### Listed entries:

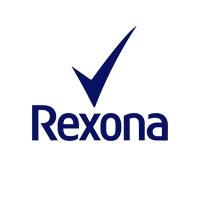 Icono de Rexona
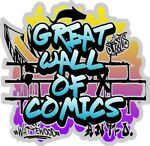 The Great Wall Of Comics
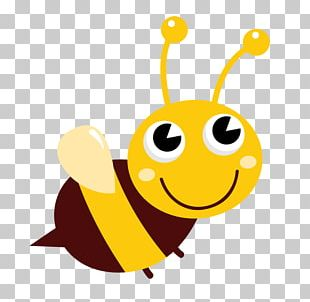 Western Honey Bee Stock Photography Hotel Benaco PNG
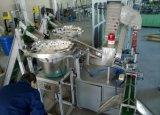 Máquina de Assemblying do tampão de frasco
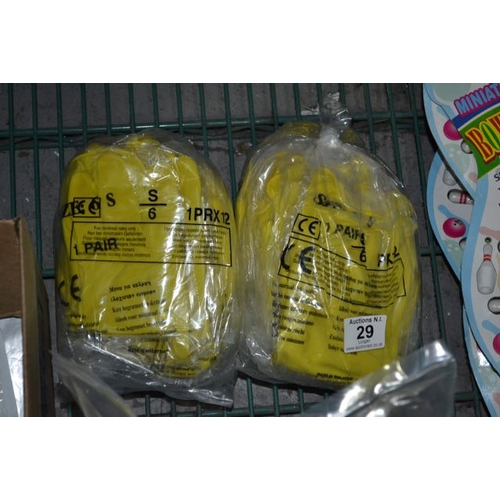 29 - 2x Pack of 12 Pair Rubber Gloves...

...

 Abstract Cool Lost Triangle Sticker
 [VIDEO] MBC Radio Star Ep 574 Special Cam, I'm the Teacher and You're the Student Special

### Your assignment:
Give again, exactly as written above, each line from the one that has "Máquina de Assemblying do tampão de frasco" to the one that has "29 - 2x Pack of 12 Pair Rubber Gloves...", both included; omit the pictures.

### Completed task:
 Máquina de Assemblying do tampão de frasco
 29 - 2x Pack of 12 Pair Rubber Gloves...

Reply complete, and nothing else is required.